____ EXERCISE DATA

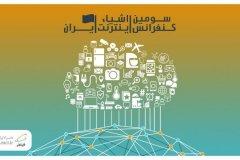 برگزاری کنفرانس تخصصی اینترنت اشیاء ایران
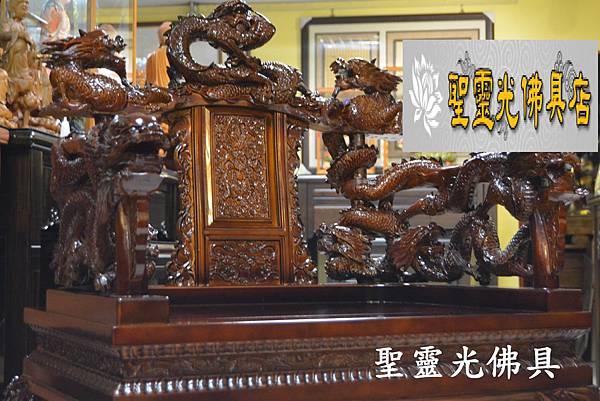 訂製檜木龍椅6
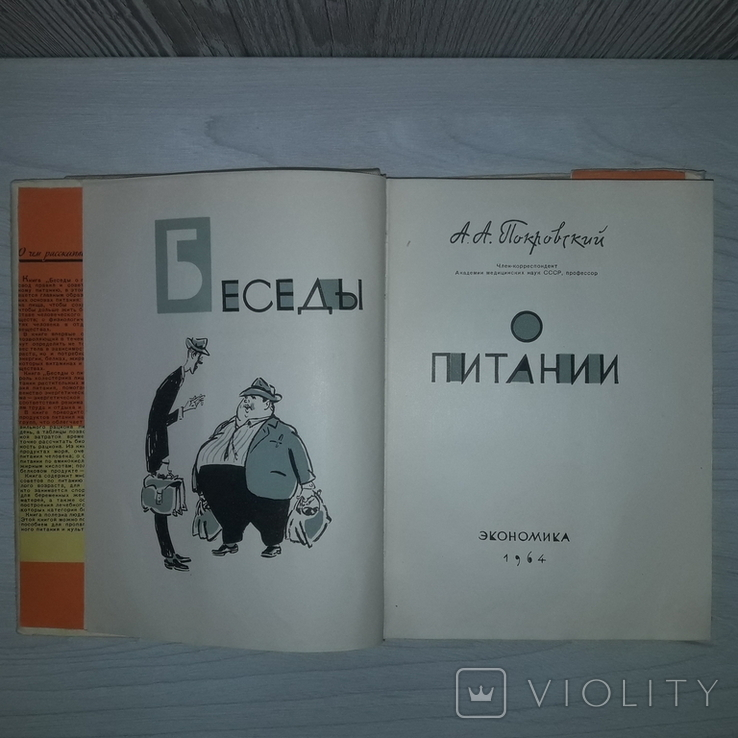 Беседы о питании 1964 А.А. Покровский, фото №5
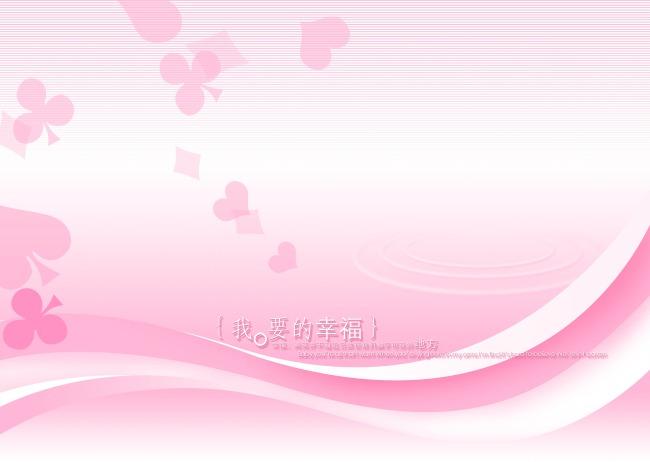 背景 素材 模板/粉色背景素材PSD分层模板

________

## BRIEF
Every line above needs to be written out again as it stands. Pictures do not belong in the copy.

## FINISHED TASK
 برگزاری کنفرانس تخصصی اینترنت اشیاء ایران
 訂製檜木龍椅6
 Беседы о питании 1964 А.А. Покровский, фото №5
 背景 素材 模板/粉色背景素材PSD分层模板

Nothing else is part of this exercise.